Perkembangan teknologi menjadi inti dari perkembangan dunia game. Konsol-konsol game tidak statis, dan telah berjalan beberapa generasi sejak video game pertama kali tercipta. Dari hal itu, ada juga konsol yang hanya mencapai babak purwarupa tapi karena berbagai situasi dan kondisi pada akhirnya tidak jadi dan dirilis untuk umum. Dan salah satunya dari konsol macam itu, adalah prototype PS Nintendo.

Ya, PS alias Playstation, tapi untuk perusahaan Nintendo. Sesuatu yang mungkin agak mengejutkan bagi gamer masa kini dimana Playstation dan Sony justru menjadi rival berat dari perusahaan Nintendo dengan konsol-konsol mereka.

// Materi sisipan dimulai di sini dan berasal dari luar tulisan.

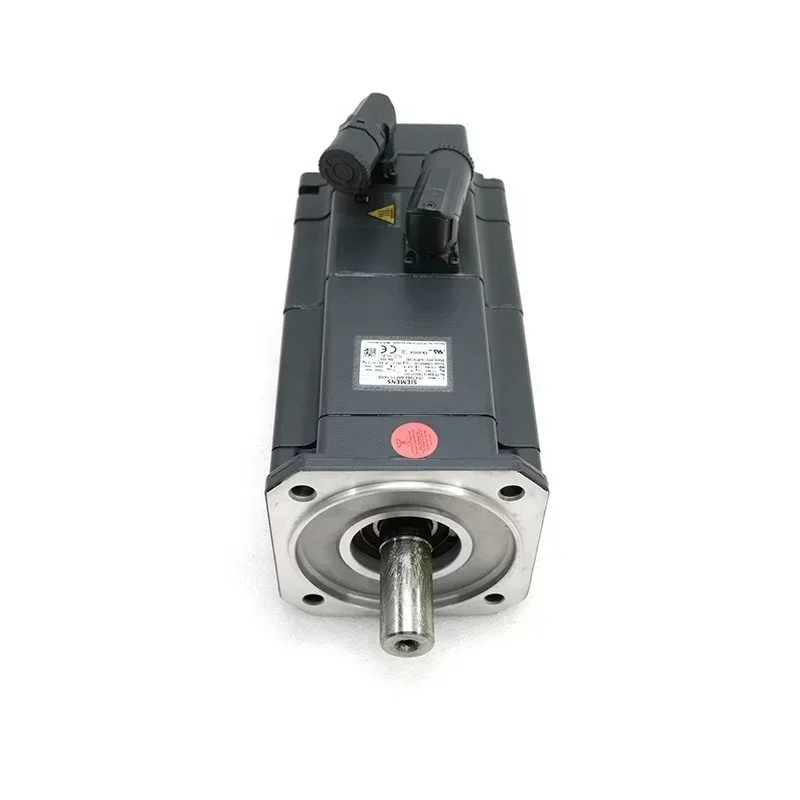 for Servo Motor 1FK7063-5AF71-1AH3 1FK7063-5AF71-1AH5 Industrial Automation for CNC Machine for Servo Motor 1FK7063-5AF71-1AH3 1FK7063-5AF71-1AH5 Industrial Automation for CNC Machine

Mari kita jelaskan dahulu sejarah dari konsol misterius tersebut. Playstation Nintendo tercipta dalam tahun 1980an, dimana saat itu Nintendo justru bekerja sama dengan perusahaan Sony dalam mengembangkan alat add-on untuk konsol Super Nintendo Entertainment System (SNES) yang membuat konsol itu bisa membaca CD.

Akan tetapi karena perjanjian bisnis yang dibuat oleh Sony membuat mereka terasa punya terlalu banyak kendali akan konsol itu dibandingkan Nintendo, Nintendo jadi diam-diam melakukan bekerja sama dengan saingan berat Sony saat itu, perusahaan Phillips.

Pada akhirnya hal tersebut membuat Nintendo dan Sony jadi putusss, dan Sony justru mengembangkan konsol game mereka sendiri dan memutuskan untuk memasuki industri gaming, melahirkan konsol PlayStation yang kita ketahui dan mainkan sekarang.

Tapi dari kerjasama yang sempat terjadi, sekitar 200 purwarupa Playstation Nintendo tercipta, dan satu diantaranya ditinggalkan oleh CEO Sony di perusahaan bank Advanta, dan berhasil dimiliki oleh Terry Diebold seorang mantan pekerja perusahaan tersebut.

Dan prototype dari konsol Playstation Nintendo milik Diebold tersebutlah yang dikabarkan dijual. Dengan Diebold sendiri yang memberikan pengumuman mengejutkan kalau ia sedang melelang konsol purwarupa tersebut.

Mengingat betapa berharganya barang tersebut sebagai barang antik dan perannya dalam sejarah video game, sepertinya konsol itu bisa memberikan nilai yang besar, dengan penulis dan produser Shibuya Production Cedric Biscay mengatakan mungkin bisa ada rekor dunia yang terpecahkan dari hasil lelang ini.